| EXERCISE |
Copy word for word the part of the Alzheimer's caregiving post starting with "I then went" and going on through "J. Crisis averted.".
───── SUPPLIED TEXT
“F*** You, Woman!”

Today J’s caretaker was due at our house at noon. This morning, I left J her usual Post-it on the frig, reminding her of E’s arrival. I also put the appointment on the kitchen calendar and left for work as usual, confident that all was well. 

At 12:07, I got a text from E: “I’ve been knocking and ringing since noon. Door’s locked, The dog’s inside barking (not in crate) but no sign of J. Any idea where she might be?” 

 I called E and learned she had gotten J on the phone, who had told her she was at her program at the Alzheimer’s Association. The problem with that: the program is on Mondays and Wednesday. Today is Tuesday. 

I then went through a series of calls to J, E and the Alzheimer’s Association. I was afraid E would go downtown to get J at the same time J would take the train home and they would miss one another. At one point, I got J on the phone. There was a lot of ambient noise. I asked her where she was. She said, “Yes.” I said, “Are you at the train station?”  She said, “F*** you, woman!” and hung up. The next time I called, I identified myself. No profanity and no hang up. 

E got to the Alzheimer’s Association and J was not there and had not been there.  One of the lovely employees drove E the six blocks to the train station, where E found J. Crisis averted. 

The rest of the afternoon went smoothly enough that I didn’t cancel my plans to meet a friend for happy hour. I was even able to chuckle at J’s “F*** you, woman!”  At around 6:15 pm, E called me to say J was back at the Alzheimer’s Association. This meant she took a commuter train from our house to downtown alone. Fortunately, there was an evening meeting at the Alzheimer’s Association, so the building was still open. Off I went to pick up J again. 

J could not explain why she had twice gone to the Alzheimer’s Association today. Not that I quizzed her. I have long known that just frustrates me and upsets her. I did express that J may need more help than she has been willing to accept to this point. Her response: “It’s been a good long run.”  

We have gotten through six years after J’s diagnosis with a two-day-a-week program at the Alzheimer’s Association, a Thursday night dinner group and a few hourly caretakers. J is still home. All in all, a very good run. And the fact that J knows that shows she still has moments of dazzling lucidity.
──────────
───── INFORMATION
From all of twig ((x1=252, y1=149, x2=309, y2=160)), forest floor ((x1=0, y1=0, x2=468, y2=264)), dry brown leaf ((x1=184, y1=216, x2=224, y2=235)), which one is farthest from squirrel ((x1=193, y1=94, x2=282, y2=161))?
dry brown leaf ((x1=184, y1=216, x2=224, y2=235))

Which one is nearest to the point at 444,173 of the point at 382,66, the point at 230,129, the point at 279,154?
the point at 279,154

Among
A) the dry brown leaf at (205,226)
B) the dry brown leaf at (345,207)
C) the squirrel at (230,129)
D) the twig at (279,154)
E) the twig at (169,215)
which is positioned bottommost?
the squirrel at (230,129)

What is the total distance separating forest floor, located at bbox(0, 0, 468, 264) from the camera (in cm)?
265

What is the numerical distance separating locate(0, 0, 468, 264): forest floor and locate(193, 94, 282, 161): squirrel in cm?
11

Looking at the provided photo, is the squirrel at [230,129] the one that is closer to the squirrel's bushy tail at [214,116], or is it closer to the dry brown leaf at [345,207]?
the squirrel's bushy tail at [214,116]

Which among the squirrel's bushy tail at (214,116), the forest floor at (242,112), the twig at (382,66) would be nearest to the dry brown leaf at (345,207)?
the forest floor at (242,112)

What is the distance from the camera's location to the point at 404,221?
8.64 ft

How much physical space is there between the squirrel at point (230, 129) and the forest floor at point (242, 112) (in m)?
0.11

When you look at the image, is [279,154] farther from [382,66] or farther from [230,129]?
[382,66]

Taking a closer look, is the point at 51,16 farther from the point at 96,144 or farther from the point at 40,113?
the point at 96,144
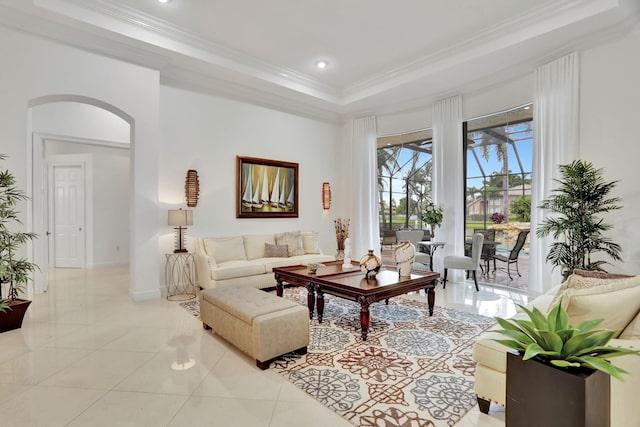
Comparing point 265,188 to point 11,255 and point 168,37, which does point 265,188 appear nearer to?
point 168,37

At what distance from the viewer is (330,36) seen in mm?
4871

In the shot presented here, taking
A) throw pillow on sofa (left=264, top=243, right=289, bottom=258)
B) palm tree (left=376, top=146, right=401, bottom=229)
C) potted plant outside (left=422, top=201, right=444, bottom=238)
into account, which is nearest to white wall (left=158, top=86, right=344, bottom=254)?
throw pillow on sofa (left=264, top=243, right=289, bottom=258)

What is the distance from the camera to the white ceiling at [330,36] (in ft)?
13.3

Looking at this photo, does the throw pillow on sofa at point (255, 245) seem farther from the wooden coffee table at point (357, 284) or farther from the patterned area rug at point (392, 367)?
the patterned area rug at point (392, 367)

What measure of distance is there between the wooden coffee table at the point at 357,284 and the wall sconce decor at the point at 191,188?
2021 mm

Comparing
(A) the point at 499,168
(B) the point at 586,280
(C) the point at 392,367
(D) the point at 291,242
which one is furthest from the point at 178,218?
(A) the point at 499,168

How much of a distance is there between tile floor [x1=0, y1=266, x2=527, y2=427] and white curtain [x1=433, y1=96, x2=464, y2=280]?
6.21ft

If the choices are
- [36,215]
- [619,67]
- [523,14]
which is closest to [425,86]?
[523,14]

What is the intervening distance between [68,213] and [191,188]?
4091mm

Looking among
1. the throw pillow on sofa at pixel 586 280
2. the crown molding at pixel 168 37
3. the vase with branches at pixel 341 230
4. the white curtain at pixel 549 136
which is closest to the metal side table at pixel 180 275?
the crown molding at pixel 168 37

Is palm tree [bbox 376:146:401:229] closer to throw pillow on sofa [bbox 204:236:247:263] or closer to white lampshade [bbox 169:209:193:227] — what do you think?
throw pillow on sofa [bbox 204:236:247:263]

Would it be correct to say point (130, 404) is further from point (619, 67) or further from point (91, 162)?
point (91, 162)

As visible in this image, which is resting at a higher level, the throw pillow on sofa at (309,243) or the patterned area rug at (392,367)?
the throw pillow on sofa at (309,243)

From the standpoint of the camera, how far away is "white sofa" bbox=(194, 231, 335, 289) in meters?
5.05
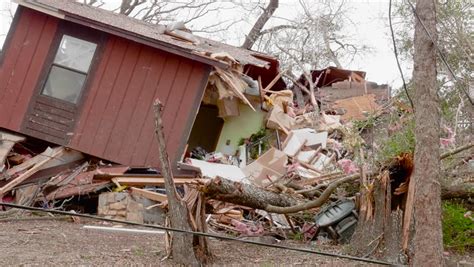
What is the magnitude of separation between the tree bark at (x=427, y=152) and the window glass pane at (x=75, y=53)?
299 inches

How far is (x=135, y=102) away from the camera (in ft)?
41.1

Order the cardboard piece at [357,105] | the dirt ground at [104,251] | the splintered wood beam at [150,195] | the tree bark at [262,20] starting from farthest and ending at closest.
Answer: the tree bark at [262,20]
the cardboard piece at [357,105]
the splintered wood beam at [150,195]
the dirt ground at [104,251]

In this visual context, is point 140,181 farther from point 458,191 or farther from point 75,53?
point 458,191

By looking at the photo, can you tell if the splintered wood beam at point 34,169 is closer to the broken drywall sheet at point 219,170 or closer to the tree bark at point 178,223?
the broken drywall sheet at point 219,170

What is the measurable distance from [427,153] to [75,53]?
8.13 m

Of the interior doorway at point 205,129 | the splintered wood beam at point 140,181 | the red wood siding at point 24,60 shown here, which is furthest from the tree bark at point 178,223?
the interior doorway at point 205,129

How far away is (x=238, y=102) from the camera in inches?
568

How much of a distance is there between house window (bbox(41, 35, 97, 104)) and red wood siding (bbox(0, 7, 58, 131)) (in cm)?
27

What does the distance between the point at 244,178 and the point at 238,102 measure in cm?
283

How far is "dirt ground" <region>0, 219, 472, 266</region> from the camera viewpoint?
7.42m

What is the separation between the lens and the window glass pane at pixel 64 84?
12.4 meters

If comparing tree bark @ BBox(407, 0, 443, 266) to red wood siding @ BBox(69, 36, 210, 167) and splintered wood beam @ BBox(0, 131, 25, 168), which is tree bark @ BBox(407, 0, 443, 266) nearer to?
red wood siding @ BBox(69, 36, 210, 167)

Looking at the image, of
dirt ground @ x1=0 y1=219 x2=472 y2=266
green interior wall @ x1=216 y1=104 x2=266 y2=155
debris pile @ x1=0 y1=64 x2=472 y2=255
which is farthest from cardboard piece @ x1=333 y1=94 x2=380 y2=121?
dirt ground @ x1=0 y1=219 x2=472 y2=266

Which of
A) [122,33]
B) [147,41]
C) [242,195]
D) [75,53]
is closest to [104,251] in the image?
[242,195]
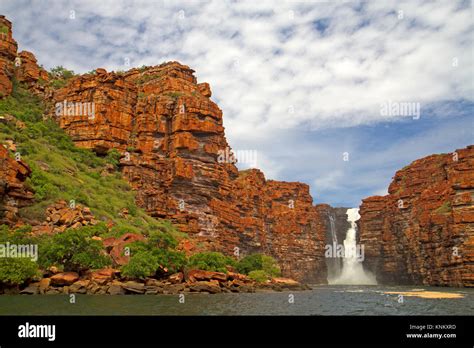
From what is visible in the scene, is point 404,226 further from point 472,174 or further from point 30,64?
point 30,64

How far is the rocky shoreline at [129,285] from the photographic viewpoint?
127ft

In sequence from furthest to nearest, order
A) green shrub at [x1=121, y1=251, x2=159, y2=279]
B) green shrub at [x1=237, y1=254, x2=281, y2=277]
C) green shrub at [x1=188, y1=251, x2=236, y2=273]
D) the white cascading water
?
the white cascading water → green shrub at [x1=237, y1=254, x2=281, y2=277] → green shrub at [x1=188, y1=251, x2=236, y2=273] → green shrub at [x1=121, y1=251, x2=159, y2=279]

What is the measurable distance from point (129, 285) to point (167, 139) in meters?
51.2

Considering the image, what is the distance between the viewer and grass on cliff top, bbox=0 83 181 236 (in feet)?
195

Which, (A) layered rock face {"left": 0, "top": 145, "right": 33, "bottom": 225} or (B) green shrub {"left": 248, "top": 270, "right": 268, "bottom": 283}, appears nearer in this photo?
(A) layered rock face {"left": 0, "top": 145, "right": 33, "bottom": 225}

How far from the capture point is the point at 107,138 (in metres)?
86.8

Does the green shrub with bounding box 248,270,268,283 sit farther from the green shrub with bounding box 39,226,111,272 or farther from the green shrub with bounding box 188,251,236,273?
the green shrub with bounding box 39,226,111,272

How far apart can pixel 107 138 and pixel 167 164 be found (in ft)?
46.1

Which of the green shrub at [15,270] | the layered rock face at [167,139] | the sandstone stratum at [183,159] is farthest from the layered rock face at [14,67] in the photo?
the green shrub at [15,270]

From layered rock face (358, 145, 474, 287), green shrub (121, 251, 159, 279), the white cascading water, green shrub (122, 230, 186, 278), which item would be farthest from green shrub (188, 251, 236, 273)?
the white cascading water

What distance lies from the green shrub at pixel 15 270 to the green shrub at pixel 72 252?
396 cm

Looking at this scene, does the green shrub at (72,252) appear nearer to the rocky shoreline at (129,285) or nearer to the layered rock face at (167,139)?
the rocky shoreline at (129,285)

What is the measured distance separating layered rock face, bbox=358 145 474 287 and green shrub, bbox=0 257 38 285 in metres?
74.7
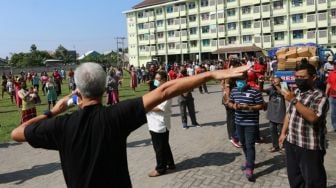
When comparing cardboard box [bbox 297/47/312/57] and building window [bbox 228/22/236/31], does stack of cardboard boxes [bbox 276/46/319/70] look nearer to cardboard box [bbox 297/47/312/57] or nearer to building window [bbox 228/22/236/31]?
cardboard box [bbox 297/47/312/57]

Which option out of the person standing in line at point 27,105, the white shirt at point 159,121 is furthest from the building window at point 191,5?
the white shirt at point 159,121

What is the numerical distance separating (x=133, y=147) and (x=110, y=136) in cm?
717

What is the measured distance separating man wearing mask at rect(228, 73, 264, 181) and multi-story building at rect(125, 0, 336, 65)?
54.6 meters

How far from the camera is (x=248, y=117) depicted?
21.1ft

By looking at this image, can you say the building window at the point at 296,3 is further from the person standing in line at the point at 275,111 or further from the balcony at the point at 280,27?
the person standing in line at the point at 275,111

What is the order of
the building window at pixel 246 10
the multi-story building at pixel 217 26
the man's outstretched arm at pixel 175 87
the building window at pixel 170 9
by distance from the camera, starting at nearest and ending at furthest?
the man's outstretched arm at pixel 175 87, the multi-story building at pixel 217 26, the building window at pixel 246 10, the building window at pixel 170 9

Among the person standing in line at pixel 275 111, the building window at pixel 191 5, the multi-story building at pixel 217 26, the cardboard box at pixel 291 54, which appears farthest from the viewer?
the building window at pixel 191 5

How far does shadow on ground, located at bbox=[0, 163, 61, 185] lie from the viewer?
24.6 feet

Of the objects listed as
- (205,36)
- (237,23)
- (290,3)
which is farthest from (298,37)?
(205,36)

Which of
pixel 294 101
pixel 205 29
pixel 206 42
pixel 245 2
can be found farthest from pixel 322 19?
pixel 294 101

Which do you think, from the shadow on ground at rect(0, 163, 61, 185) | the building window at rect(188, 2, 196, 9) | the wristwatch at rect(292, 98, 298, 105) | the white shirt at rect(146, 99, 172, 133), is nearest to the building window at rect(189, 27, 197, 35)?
the building window at rect(188, 2, 196, 9)

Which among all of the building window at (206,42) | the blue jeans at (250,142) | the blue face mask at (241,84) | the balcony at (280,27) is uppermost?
the balcony at (280,27)

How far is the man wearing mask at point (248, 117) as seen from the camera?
641 cm

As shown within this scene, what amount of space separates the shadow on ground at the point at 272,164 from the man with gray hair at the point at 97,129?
15.5 ft
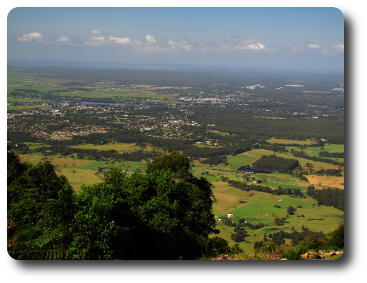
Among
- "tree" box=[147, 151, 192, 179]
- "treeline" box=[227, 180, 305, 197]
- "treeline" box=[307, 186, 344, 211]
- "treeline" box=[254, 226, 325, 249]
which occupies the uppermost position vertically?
"tree" box=[147, 151, 192, 179]

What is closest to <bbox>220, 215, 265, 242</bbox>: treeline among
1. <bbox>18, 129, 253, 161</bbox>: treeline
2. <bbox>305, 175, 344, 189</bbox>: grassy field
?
<bbox>305, 175, 344, 189</bbox>: grassy field

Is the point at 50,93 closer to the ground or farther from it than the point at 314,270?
farther from it

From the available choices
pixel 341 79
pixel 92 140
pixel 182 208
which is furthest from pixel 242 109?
pixel 341 79

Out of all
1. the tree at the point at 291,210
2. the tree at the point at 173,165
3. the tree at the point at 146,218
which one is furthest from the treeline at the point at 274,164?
the tree at the point at 173,165

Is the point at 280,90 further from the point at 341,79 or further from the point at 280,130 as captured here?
the point at 341,79

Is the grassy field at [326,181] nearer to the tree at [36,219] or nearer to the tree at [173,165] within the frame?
the tree at [173,165]

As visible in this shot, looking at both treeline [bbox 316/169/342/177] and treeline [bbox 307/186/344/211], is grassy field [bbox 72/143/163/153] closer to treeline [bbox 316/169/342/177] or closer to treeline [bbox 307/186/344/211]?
treeline [bbox 316/169/342/177]

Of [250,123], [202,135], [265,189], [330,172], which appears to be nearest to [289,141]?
[250,123]

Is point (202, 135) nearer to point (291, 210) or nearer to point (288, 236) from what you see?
point (291, 210)
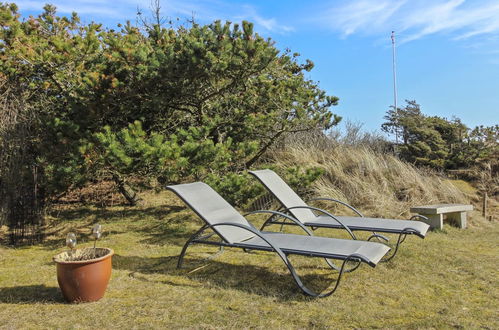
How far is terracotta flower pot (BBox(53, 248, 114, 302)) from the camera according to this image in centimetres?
332

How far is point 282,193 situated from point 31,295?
299cm

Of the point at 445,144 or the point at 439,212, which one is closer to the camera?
the point at 439,212

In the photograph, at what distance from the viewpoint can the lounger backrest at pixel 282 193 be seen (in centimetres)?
502

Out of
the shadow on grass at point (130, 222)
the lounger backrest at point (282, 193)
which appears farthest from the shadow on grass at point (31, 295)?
the lounger backrest at point (282, 193)

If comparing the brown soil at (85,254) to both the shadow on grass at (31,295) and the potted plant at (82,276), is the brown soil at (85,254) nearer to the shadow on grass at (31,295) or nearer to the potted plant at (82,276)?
the potted plant at (82,276)

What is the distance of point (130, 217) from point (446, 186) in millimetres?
6461

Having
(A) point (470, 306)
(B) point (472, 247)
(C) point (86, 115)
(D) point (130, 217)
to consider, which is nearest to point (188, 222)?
(D) point (130, 217)

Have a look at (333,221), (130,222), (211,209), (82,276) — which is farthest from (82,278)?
(130,222)

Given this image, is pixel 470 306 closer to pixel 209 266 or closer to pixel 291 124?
pixel 209 266

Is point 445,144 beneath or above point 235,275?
above

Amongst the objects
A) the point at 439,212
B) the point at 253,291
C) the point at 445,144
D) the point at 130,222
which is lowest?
the point at 253,291

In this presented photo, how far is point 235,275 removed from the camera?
418 cm

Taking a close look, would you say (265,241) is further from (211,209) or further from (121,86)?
(121,86)

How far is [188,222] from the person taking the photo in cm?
730
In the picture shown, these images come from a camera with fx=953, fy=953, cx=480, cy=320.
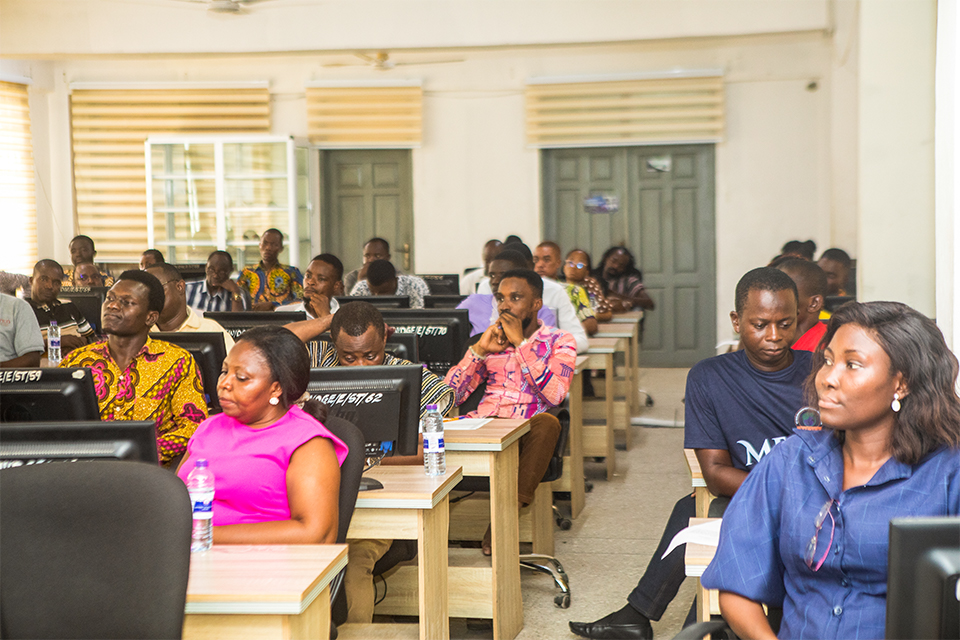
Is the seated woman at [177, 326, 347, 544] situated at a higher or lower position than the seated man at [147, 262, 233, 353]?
lower

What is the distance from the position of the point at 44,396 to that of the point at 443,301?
3.77 metres

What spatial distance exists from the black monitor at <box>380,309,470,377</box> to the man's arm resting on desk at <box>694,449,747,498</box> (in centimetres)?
149

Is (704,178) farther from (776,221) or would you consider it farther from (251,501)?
(251,501)

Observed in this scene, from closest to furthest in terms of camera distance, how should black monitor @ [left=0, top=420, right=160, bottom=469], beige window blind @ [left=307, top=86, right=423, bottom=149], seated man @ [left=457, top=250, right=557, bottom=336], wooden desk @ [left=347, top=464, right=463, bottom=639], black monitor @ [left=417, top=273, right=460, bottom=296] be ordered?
black monitor @ [left=0, top=420, right=160, bottom=469], wooden desk @ [left=347, top=464, right=463, bottom=639], seated man @ [left=457, top=250, right=557, bottom=336], black monitor @ [left=417, top=273, right=460, bottom=296], beige window blind @ [left=307, top=86, right=423, bottom=149]

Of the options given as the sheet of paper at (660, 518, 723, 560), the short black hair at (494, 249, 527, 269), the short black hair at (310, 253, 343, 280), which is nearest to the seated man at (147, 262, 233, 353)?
the short black hair at (310, 253, 343, 280)

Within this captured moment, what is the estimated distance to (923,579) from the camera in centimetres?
106

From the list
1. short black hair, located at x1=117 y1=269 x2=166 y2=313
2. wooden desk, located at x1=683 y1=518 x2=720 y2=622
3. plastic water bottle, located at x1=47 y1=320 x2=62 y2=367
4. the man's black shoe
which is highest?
short black hair, located at x1=117 y1=269 x2=166 y2=313

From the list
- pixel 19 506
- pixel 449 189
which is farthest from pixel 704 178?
pixel 19 506

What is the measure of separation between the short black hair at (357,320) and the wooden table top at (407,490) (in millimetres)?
577

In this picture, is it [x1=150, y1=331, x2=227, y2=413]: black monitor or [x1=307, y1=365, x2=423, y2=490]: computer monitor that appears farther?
[x1=150, y1=331, x2=227, y2=413]: black monitor

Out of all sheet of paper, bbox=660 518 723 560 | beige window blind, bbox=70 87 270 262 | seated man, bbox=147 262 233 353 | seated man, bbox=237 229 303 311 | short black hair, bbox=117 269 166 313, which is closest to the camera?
sheet of paper, bbox=660 518 723 560

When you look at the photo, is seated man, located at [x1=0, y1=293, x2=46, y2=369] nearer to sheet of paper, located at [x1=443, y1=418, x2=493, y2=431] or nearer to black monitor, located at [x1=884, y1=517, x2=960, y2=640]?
sheet of paper, located at [x1=443, y1=418, x2=493, y2=431]

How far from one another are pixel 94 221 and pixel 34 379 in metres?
8.59

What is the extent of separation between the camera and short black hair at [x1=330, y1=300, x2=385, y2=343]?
3330mm
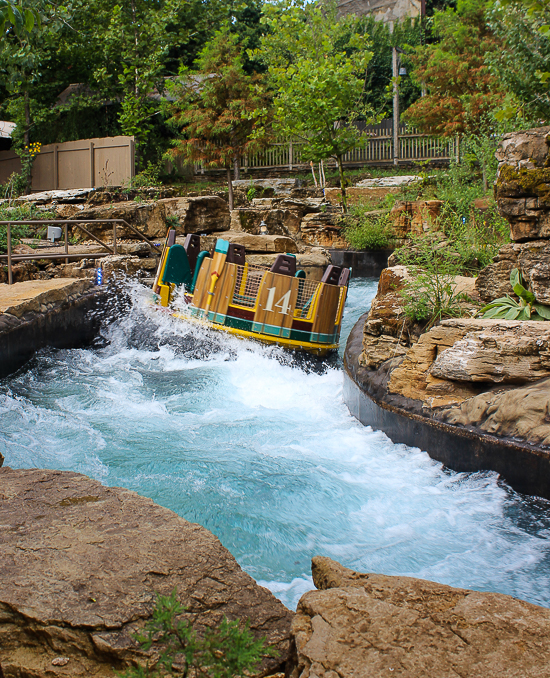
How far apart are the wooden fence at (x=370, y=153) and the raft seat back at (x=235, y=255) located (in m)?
15.5

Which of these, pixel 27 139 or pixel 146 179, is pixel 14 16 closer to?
pixel 146 179

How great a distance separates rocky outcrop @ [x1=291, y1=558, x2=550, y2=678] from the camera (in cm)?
142

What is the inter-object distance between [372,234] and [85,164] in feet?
36.3

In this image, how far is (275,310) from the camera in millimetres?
7805

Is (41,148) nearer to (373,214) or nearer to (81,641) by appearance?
(373,214)

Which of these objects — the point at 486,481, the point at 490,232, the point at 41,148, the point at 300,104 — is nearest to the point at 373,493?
the point at 486,481

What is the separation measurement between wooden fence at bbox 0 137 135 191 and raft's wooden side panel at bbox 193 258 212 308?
12.3 m

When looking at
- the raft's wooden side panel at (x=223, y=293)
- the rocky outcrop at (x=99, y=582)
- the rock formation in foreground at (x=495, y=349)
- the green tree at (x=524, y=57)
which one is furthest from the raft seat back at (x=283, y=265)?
the rocky outcrop at (x=99, y=582)

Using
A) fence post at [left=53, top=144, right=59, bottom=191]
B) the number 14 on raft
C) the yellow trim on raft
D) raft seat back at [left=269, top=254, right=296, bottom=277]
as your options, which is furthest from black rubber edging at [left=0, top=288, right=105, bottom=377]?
fence post at [left=53, top=144, right=59, bottom=191]

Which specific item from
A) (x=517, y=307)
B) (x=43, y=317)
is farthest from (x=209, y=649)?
(x=43, y=317)

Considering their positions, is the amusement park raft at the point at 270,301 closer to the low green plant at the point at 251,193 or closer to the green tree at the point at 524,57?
the green tree at the point at 524,57

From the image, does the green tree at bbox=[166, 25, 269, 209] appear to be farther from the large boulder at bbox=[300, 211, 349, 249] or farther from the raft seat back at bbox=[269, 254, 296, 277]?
the raft seat back at bbox=[269, 254, 296, 277]

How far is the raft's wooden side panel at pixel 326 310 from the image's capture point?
7.82 meters

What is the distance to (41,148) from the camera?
68.7 feet
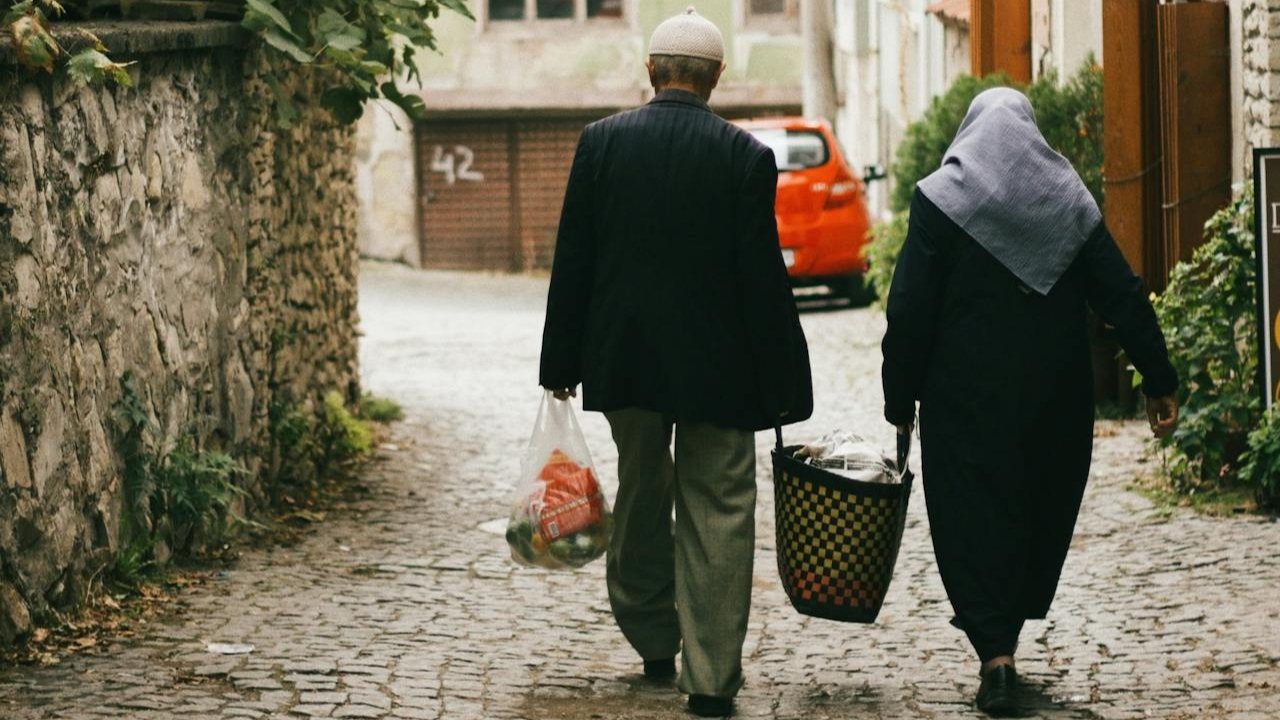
──────────
| WRITTEN REPLY |
I then went through a series of calls to J, E and the Alzheimer’s Association. I was afraid E would go downtown to get J at the same time J would take the train home and they would miss one another. At one point, I got J on the phone. There was a lot of ambient noise. I asked her where she was. She said, “Yes.” I said, “Are you at the train station?”  She said, “F*** you, woman!” and hung up. The next time I called, I identified myself. No profanity and no hang up. 

E got to the Alzheimer’s Association and J was not there and had not been there.  One of the lovely employees drove E the six blocks to the train station, where E found J. Crisis averted.